This project considers the hierarchical structure formed in aqueous solution from rationally‑designed block polymer sequence and chemistry. Regular nanoscale structures spontaneously form in aqueous solution by tailoring the antagonistic interactions among the solution and copolymer moieties. These structures, however, can display a hierarchy at multiple length scales, therefore making characterization a challenge. Further, experimentally, it is demonstrated that monomer-level modifications induce larger scale structure changes. This is a general outcome facing modern tailored materials, thereby increasing the need for a rapid materials property-space searches.

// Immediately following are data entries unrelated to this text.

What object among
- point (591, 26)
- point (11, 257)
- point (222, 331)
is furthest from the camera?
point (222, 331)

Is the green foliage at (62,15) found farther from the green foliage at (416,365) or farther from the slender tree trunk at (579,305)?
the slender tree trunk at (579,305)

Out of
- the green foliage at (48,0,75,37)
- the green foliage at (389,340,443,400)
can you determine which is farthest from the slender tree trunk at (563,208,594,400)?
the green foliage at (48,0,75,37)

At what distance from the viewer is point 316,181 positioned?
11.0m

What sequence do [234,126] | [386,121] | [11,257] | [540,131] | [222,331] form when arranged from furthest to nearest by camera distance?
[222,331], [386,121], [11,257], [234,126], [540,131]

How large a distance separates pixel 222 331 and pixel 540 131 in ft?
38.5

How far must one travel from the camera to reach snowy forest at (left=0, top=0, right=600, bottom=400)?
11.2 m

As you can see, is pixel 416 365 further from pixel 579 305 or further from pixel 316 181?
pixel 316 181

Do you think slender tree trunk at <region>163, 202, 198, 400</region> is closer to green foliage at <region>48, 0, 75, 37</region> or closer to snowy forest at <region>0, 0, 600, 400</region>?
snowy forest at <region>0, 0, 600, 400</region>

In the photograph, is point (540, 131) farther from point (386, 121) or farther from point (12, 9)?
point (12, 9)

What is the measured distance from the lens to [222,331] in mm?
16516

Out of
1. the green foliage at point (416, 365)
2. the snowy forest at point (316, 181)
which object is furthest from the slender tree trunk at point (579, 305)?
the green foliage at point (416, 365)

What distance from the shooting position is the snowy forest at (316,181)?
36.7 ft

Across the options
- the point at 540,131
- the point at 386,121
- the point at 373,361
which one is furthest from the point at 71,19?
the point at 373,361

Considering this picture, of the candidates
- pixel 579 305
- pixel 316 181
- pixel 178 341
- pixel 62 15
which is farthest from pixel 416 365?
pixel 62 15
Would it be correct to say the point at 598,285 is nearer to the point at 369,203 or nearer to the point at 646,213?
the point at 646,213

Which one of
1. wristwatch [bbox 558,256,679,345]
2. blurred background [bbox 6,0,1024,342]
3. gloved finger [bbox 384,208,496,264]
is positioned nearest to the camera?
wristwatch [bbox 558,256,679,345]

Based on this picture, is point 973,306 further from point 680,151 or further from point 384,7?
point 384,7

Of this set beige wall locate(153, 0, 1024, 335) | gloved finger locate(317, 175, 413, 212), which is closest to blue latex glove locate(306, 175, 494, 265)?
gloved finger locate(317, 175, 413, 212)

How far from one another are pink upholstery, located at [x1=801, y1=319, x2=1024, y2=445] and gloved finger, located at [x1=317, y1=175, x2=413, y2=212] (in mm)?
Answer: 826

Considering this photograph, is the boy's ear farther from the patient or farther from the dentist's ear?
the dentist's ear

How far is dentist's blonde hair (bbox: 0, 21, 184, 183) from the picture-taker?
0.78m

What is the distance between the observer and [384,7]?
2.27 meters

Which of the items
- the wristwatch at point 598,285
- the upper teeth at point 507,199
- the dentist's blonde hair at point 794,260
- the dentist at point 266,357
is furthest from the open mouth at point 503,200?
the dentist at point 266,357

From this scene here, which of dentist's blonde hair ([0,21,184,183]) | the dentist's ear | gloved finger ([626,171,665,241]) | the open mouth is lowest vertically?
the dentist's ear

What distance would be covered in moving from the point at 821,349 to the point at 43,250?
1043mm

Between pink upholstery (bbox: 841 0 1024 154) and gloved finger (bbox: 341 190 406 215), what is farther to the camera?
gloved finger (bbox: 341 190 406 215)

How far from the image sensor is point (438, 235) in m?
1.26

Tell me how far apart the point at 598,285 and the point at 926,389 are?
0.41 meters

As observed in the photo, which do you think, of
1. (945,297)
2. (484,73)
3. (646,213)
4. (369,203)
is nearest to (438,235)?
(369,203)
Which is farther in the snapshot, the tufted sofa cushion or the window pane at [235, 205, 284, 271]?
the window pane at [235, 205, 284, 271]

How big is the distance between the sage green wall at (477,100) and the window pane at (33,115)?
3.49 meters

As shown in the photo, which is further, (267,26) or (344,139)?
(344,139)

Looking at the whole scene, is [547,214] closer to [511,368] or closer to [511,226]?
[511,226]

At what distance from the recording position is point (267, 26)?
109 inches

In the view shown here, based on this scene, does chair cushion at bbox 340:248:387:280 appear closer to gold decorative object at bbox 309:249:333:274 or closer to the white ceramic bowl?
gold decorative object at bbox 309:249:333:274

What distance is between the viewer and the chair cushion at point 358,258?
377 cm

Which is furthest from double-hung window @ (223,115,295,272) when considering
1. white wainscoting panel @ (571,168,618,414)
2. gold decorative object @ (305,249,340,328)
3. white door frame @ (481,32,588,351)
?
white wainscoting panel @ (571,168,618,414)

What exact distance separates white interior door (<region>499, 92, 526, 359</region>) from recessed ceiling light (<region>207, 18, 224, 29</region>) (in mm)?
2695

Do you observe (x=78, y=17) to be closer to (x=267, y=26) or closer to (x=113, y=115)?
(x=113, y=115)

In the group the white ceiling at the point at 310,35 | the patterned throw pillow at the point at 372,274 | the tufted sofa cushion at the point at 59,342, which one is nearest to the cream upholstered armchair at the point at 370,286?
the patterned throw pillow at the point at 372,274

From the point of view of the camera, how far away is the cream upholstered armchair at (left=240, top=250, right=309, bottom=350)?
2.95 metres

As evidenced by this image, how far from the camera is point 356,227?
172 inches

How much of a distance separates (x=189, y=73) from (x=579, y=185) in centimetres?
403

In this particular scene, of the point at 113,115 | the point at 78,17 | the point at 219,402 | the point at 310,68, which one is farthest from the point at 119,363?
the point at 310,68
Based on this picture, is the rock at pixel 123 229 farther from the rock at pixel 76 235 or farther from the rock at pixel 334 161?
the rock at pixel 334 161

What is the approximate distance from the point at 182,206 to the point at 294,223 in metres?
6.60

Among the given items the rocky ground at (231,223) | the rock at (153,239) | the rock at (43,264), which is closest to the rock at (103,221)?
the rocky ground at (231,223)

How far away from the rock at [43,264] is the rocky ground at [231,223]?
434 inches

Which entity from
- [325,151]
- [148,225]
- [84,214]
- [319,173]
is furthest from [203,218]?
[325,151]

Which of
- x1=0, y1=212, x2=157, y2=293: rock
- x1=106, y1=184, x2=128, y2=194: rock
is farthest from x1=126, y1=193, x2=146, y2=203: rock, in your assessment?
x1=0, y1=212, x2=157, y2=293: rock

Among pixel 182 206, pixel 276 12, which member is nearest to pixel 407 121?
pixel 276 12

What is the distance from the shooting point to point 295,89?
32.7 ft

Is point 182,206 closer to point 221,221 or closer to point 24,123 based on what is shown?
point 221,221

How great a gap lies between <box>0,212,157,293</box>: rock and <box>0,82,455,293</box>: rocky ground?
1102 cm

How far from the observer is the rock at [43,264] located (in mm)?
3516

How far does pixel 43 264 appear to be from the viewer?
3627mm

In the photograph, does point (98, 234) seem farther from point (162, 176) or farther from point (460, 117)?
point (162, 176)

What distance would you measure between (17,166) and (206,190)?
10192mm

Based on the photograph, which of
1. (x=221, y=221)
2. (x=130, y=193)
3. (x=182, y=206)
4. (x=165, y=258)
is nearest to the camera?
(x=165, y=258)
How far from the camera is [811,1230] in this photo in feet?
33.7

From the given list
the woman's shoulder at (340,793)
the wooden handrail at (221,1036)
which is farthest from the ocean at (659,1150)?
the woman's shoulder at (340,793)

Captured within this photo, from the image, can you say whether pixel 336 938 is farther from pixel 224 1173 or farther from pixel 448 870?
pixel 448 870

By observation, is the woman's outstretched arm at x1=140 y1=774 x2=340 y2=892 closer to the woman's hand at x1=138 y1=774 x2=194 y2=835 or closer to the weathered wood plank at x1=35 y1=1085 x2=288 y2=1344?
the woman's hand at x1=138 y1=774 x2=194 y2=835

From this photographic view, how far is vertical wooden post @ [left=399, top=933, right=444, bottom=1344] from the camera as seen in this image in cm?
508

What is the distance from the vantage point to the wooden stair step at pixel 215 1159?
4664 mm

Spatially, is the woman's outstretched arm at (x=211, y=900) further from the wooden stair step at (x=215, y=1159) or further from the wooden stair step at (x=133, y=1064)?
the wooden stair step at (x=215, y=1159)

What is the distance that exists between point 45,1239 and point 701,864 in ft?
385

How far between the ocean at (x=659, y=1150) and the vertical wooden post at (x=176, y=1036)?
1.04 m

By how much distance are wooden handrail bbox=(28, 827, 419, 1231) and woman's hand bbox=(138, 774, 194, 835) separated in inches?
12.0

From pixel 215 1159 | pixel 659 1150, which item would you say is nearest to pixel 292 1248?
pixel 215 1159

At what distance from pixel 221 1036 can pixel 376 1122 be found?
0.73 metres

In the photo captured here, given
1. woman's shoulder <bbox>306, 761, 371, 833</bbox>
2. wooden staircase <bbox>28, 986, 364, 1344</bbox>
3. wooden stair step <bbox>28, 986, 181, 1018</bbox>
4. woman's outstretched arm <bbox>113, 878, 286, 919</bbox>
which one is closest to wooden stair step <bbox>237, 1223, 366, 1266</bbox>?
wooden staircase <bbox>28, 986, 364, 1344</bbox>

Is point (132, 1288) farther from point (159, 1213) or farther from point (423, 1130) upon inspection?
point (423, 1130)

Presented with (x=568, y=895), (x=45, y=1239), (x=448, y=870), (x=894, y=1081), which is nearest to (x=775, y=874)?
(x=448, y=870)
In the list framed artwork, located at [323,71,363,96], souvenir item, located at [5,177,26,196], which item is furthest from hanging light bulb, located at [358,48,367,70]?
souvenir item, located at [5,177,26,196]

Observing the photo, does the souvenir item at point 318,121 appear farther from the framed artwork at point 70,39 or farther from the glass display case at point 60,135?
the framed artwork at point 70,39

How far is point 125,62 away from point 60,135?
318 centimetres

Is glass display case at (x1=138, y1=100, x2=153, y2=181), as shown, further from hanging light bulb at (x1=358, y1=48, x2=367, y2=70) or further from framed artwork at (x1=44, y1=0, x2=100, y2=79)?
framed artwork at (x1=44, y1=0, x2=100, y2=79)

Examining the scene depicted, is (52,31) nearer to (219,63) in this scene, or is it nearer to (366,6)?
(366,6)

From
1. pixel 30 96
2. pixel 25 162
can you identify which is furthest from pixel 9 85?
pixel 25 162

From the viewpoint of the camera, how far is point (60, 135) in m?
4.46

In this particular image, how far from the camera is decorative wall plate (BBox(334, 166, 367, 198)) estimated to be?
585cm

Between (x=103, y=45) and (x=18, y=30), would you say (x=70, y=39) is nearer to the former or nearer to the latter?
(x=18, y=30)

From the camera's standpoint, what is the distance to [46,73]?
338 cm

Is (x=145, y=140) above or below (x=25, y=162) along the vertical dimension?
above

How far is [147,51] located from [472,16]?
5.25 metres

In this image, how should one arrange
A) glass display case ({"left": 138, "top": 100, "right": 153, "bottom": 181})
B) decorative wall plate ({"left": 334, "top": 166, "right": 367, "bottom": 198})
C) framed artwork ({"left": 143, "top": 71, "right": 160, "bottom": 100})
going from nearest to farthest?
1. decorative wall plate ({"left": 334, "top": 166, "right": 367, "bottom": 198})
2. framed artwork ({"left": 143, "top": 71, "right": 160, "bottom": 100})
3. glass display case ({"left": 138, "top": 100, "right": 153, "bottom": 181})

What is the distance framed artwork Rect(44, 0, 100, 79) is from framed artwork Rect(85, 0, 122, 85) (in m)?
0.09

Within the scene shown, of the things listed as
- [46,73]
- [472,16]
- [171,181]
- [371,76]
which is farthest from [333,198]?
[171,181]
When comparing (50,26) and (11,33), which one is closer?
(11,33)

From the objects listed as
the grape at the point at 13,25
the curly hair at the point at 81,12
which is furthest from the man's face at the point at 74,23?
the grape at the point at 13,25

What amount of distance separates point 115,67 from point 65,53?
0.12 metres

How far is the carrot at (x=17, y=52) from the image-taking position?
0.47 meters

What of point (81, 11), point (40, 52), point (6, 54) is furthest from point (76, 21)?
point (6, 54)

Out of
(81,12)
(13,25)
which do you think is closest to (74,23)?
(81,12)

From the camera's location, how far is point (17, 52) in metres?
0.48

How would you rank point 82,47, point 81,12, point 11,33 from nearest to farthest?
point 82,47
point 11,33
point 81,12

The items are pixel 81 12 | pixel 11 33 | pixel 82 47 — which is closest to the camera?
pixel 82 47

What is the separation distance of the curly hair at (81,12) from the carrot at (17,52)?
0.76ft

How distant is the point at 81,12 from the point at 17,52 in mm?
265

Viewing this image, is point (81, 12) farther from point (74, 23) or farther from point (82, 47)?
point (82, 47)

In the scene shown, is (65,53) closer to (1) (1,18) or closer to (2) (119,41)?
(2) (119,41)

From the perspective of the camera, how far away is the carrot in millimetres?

Block copolymer amphiphiles are larger-scale analogues to surfactants that have a hydrophilic head group and hydrophobic tail. However, polymer-based amphiphiles have an advantage of designed molecular weight, block asymmetry, and relative solubility. Further, by incorporating biomimetic and specific functional groups, the molecular-scale ordering can lead to novel morphologies (Figure 1). Further by considering the multi-block structure one may design materials that span nanoparticles, gels, and ordered solutions that would serve different purpose in biomaterials design.
Figure 1. Adapted from S. Venkataraman et al. Macromolecules 46, 4839 (2013)
Block Polyelectrolytes : In collaboration with CHiMaD
Complex coacervates are hierarchical structured materials formed by oppositely charged polymers. These ion-containing multi-block polymer complexes form materials that span discrete nanoscale objects, solid-liquid two-phase systems, microphase-ordered viscoelastic solids, and gels. The hierarchically-structured materials have a vast materials property phase-space controlled not only by the polymer parameters, but the solution conditions, and non-equilibrium mixing conditions. Due to the long-ranged and strong electrostatic interactions, combined with block copolymer microstructure, these materials represent a challenge in polymer physics, both experiment and simulation. This project shall provide quantitative unique experimental data to test predictions and identify missing molecular-mesoscale structure information for challenging model systems. It is a goal to cooperate to develop and advance simulation methods and models toward predictive material properties to accelerate in silico materials discovery.